What’s your preventive medicine of choice? New research suggests exercise should be at the top of your list.
We’ve known for some time that exercise reduces the risk of early death, helps control weight and lowers the risk of heart disease, Type 2 diabetes and depression among other benefits. Now studies are showing exercise can be used as a preventive drug.
“Exercise works from tip to toe, and it prevents and in some cases treats the most commons diseases we see,” said Jordan Metzl, a sports medicine physician at New York’s Hospital for Special Surgery.
Despite the many benefits of exercise, most people in the United States are still not getting enough. It’s recommended that adults get at least 30 minutes a day of moderate-intensity physical activity.

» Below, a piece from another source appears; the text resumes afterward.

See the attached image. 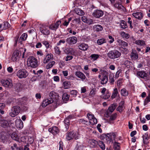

This is in addition to the recommendations of at least 2.5 hours a week of moderate-intensity aerobic activity or one hour and 15 minutes a week of vigorous-intensity aerobic activity.
By getting the advised amount of exercise per week or more, you’re doing your body a wealth of favors. Regular exercise can help with stress levels and promote better sleep. It has also been shown to help with stroke recovery and treating heart attacks.
If something can do that much good for you, why not fit as much of it into your life as you can? Exercise doesn’t have to be a big time-consuming part of your day. Even fitting in a few 10-minute workouts when you can would be doing yourself a favor.
Timothy Church, a physician and director of preventive medicine research at the Pennington Biomedical Research Center in Baton Rouge said, “Exercise strengthens the entire human machine – the heart, the brain, the blood vessels, the bones, the muscles. The most important thing you can do for your long-term health is lead an active life.”
Now that we’re in the New Year, make sure to make the time for exercise and help prevent any potential health problems.